Kurze Aufgabe A → Schreibe Zeilen aus der Auflistung unverändert ab. Beginne mit der Zeile, die „What physical distance“ enthält, und höre nach der letzten Zeile der Auflistung auf.

Vorliegender Text →
+-------+

Und das wird sie zu jeder Zeit tun! Die Fürsorge und die Lehre Jesu, der die Kinder
zu Vorbildern dafür erklärt hat, in das Reich Gottes zu gelangen, stehen uns als eindringlicher
Appell vor Augen, Kindern mit größtem Respekt und aufmerksamer Zuvorkommenheit zu
begegnen. Die scharfen Worte Jesu gegen diejenigen, die „einen dieser Kleinen zum
Bösen verführen“ (Mk 9,42), lehren uns, von dem Weg der Liebe und des Respekts im
Umgang mit Kindern niemals abzuweichen!“
Zurück an den Beginn des Pontifikats.
Es ist der 28. Oktober 2006, als Benedikt den irischen Bischöfen ins Stammbuch schreibt:
„Es
ist wichtig, die Wahrheit über das, was in der Vergangenheit geschehen ist, herauszufinden.

+-------+

Auszüge der Auflistung →

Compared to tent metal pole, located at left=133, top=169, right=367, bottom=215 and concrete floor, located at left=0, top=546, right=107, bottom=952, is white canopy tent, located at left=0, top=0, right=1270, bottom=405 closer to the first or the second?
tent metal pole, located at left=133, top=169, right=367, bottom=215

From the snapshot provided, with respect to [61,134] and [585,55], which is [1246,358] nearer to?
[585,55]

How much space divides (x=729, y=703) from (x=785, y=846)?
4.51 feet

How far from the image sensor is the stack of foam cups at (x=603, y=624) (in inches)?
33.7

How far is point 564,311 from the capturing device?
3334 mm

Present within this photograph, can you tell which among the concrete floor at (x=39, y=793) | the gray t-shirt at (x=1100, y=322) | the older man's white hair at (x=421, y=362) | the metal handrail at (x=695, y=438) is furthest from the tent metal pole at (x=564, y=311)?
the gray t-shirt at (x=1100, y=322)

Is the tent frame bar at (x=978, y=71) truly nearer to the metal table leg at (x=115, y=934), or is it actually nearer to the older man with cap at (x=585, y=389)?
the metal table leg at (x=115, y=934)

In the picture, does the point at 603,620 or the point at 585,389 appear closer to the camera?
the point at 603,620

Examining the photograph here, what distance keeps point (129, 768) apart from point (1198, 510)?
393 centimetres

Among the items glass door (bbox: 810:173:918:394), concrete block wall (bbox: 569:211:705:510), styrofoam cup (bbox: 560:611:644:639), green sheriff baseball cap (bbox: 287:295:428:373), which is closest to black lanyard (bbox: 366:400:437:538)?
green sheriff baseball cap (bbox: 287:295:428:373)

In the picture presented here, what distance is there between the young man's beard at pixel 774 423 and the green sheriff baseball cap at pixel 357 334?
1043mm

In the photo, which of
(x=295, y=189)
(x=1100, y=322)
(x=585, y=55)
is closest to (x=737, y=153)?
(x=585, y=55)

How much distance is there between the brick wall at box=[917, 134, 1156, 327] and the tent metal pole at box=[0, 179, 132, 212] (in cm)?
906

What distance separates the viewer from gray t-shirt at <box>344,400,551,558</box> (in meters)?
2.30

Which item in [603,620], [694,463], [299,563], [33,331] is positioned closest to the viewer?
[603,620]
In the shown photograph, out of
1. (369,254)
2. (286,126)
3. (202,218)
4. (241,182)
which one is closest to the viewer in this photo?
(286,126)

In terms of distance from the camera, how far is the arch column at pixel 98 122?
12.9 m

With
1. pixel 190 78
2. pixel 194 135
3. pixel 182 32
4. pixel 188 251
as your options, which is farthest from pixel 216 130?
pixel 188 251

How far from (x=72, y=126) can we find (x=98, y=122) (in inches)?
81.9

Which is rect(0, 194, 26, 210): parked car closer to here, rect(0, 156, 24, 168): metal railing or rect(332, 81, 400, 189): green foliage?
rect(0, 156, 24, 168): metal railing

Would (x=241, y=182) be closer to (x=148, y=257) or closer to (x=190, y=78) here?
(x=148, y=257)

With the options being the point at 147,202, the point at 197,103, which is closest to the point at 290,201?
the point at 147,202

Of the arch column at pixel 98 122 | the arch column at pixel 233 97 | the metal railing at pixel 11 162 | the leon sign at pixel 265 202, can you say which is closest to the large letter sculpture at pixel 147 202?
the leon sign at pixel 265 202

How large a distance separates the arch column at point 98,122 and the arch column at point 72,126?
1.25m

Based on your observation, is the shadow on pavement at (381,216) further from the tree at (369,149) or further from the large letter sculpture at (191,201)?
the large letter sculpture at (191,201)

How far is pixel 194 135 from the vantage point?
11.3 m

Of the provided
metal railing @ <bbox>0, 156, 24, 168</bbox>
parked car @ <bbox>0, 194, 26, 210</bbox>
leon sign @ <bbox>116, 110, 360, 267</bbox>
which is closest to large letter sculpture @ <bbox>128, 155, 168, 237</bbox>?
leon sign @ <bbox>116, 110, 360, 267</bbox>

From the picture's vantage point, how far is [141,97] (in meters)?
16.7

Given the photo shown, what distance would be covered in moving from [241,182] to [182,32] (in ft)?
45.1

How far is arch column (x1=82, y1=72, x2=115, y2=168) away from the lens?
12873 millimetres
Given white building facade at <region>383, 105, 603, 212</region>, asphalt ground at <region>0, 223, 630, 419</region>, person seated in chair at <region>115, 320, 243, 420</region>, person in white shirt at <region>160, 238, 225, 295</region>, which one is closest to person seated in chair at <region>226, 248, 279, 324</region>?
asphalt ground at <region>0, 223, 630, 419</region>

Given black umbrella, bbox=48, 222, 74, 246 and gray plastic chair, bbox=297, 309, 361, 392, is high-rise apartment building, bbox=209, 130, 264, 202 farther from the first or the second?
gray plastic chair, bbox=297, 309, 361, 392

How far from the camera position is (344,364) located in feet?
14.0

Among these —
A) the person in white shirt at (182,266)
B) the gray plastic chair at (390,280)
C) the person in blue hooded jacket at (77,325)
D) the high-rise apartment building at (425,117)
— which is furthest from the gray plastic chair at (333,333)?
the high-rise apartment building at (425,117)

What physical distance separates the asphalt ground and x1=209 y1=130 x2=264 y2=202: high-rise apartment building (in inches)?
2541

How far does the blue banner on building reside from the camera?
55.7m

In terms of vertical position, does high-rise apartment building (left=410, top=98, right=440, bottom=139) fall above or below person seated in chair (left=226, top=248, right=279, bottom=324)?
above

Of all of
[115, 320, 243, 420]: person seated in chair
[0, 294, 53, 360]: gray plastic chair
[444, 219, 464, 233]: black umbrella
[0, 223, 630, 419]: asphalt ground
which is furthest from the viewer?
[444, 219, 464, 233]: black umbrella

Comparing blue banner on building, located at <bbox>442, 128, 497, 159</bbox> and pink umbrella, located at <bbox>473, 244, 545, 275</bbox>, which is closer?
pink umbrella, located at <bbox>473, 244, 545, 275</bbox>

+-------+

Kurze Aufgabe B →
Beantworte anhand des vorliegenden Textes:
(i) An welchem Datum schreibt Benedikt den irischen Bischöfen ins Stammbuch?
(ii) Welche Bibelstelle wird für die scharfen Worte Jesu angegeben?
(iii) Wen hat Jesus zu Vorbildern dafür erklärt, in das Reich Gottes zu gelangen?

Lösung A →
What physical distance separates the asphalt ground and x1=209 y1=130 x2=264 y2=202: high-rise apartment building (in inches)?
2541

How far does the blue banner on building reside from the camera?
55.7m

In terms of vertical position, does high-rise apartment building (left=410, top=98, right=440, bottom=139) fall above or below person seated in chair (left=226, top=248, right=279, bottom=324)?
above

Of all of
[115, 320, 243, 420]: person seated in chair
[0, 294, 53, 360]: gray plastic chair
[444, 219, 464, 233]: black umbrella
[0, 223, 630, 419]: asphalt ground
which is furthest from the viewer?
[444, 219, 464, 233]: black umbrella

Comparing blue banner on building, located at <bbox>442, 128, 497, 159</bbox> and pink umbrella, located at <bbox>473, 244, 545, 275</bbox>, which is closer?
pink umbrella, located at <bbox>473, 244, 545, 275</bbox>

Lösung B →
(i) Am 28. Oktober 2006.
(ii) Mk 9,42.
(iii) Die Kinder.